Parasitic nematodes are small, microscopic, thread-like animals that utilize a stylet to puncture and feed from plant cells. In turfgrass, these nematodes are root parasites. Nematodes are important turf pests, particularly in sandy native soils and coastal regions, but also in artificial, sand-based root zone mixes on putting greens or athletic fields.

These types of nematodes are not be confused with beneficial nematodes that are used to attack harmful pests that live a portion of their life underground, such as grubs.

Depending on the particular species of nematode and the numbers found in the soil, nematodes are capable of contributing heavily to the decline of turfgrass. However, many times weak turf is blamed on nematodes when poor cultural practices, fungi, harmful insects, nutrient problems, soil compaction, poor drainage, or other environmental problems may be the more serious factor leading to the decline. All of these other stresses can also make nematode damage worse. Therefore, correct diagnosis is important to adequately address the problem and determine if the use of a nematicide is warranted.

A combination or integrated approach leads to the best success. Improve Turf Management Practices. Most grasses can withstand moderate numbers of most kinds of nematodes.
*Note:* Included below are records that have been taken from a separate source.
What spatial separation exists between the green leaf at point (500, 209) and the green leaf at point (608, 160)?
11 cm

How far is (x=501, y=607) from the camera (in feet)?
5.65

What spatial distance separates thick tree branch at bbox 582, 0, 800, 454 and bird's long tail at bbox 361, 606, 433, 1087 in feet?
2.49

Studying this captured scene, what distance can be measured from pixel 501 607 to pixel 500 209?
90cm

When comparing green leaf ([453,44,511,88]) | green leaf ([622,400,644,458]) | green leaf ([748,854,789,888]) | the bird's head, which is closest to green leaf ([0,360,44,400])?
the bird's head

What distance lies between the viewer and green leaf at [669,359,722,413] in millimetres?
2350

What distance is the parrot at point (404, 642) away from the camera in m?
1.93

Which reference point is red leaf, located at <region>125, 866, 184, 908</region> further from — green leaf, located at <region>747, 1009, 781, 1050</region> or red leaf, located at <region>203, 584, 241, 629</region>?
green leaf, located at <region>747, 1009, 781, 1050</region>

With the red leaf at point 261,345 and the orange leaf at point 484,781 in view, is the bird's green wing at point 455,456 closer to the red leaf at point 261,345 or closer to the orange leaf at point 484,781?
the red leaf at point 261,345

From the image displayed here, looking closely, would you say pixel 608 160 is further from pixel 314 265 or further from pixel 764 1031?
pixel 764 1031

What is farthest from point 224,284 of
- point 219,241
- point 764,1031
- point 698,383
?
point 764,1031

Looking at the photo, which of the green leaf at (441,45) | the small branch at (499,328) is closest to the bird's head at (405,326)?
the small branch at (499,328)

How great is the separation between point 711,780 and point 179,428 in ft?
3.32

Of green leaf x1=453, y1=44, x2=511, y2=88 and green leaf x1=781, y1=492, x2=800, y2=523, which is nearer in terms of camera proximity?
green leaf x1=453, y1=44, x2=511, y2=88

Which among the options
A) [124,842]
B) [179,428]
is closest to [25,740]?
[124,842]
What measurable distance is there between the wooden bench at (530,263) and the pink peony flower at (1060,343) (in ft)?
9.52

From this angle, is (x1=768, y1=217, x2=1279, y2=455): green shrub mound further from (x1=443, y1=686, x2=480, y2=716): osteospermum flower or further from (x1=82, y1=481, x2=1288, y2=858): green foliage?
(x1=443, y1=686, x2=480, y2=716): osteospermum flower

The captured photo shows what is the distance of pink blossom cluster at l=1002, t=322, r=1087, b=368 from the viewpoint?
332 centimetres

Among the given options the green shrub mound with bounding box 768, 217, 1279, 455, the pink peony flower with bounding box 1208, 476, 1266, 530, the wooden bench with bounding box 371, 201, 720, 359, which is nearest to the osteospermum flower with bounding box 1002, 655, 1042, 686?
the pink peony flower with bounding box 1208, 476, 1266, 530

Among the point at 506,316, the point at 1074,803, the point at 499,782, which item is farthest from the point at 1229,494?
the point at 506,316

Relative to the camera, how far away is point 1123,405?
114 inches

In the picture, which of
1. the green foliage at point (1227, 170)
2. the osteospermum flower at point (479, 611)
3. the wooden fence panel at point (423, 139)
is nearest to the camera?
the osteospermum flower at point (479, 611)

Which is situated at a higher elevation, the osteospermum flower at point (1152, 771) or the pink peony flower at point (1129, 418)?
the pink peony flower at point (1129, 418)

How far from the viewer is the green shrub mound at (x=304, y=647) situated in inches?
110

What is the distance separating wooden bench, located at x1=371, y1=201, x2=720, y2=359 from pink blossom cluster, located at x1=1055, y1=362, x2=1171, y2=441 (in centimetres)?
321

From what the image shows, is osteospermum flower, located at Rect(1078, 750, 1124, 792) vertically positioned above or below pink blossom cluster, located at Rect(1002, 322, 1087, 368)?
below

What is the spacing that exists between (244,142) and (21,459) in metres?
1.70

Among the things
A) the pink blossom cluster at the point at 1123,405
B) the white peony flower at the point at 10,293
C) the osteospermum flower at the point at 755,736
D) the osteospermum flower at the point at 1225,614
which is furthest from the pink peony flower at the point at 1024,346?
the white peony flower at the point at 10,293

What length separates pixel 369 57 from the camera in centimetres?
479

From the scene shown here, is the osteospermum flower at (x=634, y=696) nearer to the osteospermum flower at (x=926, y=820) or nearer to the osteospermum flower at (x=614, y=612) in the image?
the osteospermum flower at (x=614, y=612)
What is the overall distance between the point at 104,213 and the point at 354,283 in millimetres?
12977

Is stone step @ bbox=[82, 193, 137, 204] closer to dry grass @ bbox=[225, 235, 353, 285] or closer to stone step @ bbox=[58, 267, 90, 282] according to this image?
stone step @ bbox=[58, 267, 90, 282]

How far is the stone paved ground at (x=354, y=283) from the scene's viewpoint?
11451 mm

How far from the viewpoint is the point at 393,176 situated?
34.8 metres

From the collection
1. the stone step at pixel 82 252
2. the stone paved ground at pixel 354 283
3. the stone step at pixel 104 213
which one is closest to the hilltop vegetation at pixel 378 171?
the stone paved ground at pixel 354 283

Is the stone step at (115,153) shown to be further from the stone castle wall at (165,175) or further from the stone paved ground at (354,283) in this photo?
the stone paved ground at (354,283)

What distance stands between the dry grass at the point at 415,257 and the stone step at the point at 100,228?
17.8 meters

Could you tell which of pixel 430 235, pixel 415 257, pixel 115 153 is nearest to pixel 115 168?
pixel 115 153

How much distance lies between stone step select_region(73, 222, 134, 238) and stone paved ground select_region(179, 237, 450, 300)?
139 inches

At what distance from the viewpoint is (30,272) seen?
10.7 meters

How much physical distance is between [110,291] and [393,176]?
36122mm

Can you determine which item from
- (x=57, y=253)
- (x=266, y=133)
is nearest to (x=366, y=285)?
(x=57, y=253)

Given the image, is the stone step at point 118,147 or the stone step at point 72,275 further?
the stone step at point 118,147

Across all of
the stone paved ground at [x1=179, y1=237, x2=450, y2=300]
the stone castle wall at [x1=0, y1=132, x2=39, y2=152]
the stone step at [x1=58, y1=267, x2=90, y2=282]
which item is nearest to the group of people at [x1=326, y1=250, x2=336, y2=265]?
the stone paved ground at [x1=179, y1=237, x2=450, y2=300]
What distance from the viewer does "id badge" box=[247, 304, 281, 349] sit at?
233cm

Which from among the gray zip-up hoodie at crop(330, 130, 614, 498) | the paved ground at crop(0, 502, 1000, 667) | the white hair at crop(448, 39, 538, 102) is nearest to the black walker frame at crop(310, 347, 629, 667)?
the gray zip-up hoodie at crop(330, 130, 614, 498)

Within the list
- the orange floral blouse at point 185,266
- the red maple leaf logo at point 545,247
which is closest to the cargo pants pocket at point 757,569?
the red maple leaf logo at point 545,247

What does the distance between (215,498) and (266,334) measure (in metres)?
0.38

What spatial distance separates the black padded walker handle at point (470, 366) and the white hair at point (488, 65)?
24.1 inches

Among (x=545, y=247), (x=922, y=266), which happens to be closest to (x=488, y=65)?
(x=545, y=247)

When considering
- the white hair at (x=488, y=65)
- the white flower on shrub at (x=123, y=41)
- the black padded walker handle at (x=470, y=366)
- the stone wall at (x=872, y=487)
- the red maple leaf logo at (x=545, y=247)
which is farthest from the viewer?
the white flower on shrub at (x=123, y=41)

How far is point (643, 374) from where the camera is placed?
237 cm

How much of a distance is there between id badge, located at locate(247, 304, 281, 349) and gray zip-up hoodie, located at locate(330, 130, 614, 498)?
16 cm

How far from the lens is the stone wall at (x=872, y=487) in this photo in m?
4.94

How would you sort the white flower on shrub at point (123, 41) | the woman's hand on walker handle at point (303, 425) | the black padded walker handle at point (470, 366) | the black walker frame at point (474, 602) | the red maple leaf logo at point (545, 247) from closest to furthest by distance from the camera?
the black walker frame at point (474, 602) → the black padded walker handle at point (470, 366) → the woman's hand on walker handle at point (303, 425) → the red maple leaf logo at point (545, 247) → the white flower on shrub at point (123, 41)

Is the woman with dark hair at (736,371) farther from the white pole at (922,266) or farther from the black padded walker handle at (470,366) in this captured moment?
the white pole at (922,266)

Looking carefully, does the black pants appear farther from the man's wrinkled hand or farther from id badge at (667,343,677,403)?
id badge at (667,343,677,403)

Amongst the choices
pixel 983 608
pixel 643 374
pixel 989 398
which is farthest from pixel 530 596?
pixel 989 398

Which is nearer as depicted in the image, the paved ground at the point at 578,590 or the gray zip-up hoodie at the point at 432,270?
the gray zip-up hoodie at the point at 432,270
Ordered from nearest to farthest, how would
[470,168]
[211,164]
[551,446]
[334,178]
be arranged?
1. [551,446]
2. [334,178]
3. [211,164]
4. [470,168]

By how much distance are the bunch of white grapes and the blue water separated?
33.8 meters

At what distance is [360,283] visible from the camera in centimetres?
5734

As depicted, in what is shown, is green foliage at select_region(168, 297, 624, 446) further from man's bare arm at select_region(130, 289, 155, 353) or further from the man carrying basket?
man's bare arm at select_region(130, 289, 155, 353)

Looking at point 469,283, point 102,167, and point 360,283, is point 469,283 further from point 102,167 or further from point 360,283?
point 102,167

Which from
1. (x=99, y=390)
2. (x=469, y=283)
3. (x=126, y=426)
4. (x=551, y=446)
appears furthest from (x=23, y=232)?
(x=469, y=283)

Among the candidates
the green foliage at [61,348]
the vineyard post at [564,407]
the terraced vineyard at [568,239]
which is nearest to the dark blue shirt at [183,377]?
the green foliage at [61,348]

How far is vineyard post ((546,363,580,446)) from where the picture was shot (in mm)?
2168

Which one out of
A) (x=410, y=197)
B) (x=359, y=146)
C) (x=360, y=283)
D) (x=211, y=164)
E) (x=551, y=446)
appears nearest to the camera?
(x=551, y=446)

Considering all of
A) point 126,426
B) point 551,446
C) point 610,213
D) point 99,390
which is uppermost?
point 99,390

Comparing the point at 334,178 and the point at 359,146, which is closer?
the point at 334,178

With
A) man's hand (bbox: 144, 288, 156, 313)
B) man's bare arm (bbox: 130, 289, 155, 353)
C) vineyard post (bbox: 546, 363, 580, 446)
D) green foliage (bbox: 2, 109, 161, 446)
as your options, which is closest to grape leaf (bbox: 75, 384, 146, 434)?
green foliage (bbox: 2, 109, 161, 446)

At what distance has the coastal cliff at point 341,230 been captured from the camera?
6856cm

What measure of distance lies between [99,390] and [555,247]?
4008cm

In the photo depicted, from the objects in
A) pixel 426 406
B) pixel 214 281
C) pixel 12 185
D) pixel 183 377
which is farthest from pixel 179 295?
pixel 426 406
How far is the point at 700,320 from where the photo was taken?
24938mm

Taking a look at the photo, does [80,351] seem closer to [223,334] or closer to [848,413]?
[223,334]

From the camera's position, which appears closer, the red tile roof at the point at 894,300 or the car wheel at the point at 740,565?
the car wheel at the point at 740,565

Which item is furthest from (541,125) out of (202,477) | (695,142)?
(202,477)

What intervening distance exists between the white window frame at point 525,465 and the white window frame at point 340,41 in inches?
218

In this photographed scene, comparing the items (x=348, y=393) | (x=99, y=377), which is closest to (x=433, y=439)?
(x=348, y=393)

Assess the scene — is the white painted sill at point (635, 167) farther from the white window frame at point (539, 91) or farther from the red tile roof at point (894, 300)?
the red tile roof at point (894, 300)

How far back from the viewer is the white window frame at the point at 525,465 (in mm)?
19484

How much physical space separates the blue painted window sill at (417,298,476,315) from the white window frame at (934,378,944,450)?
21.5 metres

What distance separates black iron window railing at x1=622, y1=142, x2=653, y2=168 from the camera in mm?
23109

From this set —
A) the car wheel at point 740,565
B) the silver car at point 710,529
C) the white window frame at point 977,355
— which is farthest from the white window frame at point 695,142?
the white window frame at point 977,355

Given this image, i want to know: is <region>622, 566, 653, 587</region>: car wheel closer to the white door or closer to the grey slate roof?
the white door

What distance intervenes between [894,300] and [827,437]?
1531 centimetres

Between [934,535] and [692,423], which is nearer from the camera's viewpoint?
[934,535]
  • Deep, infrequent watering's encourage deeper rooting of the turf, allowing grass to obtain more water and nutrients than a turf having a short root system due to shallow, daily watering's.

  • Avoid excess nitrogen fertilization, as this encourages lush, succulent roots conducive to nematode population buildups.

  • Avoid stresses to turf such as mowing too short. Alleviate compacted soils and correct any nutrient deficiencies.

  • Plant a different grass. Planting another grass type may be a choice if the new grass provides acceptable quality and is adapted to the site. Sometimes nematodes are attacking a particular grass and damage is severe because it is not adapted to the site. However no variety of any turfgrass is known to have true resistance to all nematodes.

Using proper turf management practices and best adapted turf species is a more practical approach than simply switching varieties.